The supply structure of China’s hotel industry is stabilizing, while the gap between the first-tier and second-tier cities is widening, according to a recent report by Hohi data platform.
In 2023, the supply structure of China’s domestic hotel market further stabilized, and the gap between first-tier and second-tier cities became increasingly pronounced. Shanghai and Beijing, with their large supply scales, stable high-end offerings, and high brand penetration, continued to solidify their lead in the market.
Meanwhile, new first-tier cities like Chengdu and Hangzhou saw rapid growth in high-end supply. Despite some improvements in high-end supply in certain second-tier cities, their overall scale remains less competitive compared to top-tier cities, further clarifying the tiered differentiation in the supply landscape.
Demand fluctuations are evident, and tourism drives performance growth.
Driven by the strong rebound in domestic tourism demand, cities such as Changsha, Chengdu, and Chongqing - known for their rich leisure appeal and tourism resources - have shown outstanding hotel performance. In contrast, demand has been relatively sluggish in cities that are not driven primarily by tourism.
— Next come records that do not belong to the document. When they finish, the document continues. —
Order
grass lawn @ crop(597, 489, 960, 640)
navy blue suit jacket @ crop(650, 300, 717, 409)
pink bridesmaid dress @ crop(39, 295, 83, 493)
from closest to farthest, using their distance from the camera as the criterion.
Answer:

Cities like Shenzhen and Fuzhou, which rely heavily on business activities, have seen a decline in market appeal due to the slower-than-expected recovery of business travel.
Additionally, cities like Kunming and Guiyang, which serve as transit hubs, have not fully capitalized on the surge in market traffic, resulting in relatively weaker recovery.
The focus of investment is shifting toward existing assets.
As the domestic hotel market gradually enters a more mature phase, the focus of investment has shifted from new projects to existing assets, a trend particularly evident in first-tier cities such as Shanghai and Guangzhou.
With fewer new projects and a more mature market, investors are turning their attention to renovation and redevelopment of existing assets to enhance asset value and market competitiveness. This shift not only reflects the maturity of the domestic hotel market, but also underscores the growing importance of existing properties as new supply slows, making them a key focus for future investment opportunities.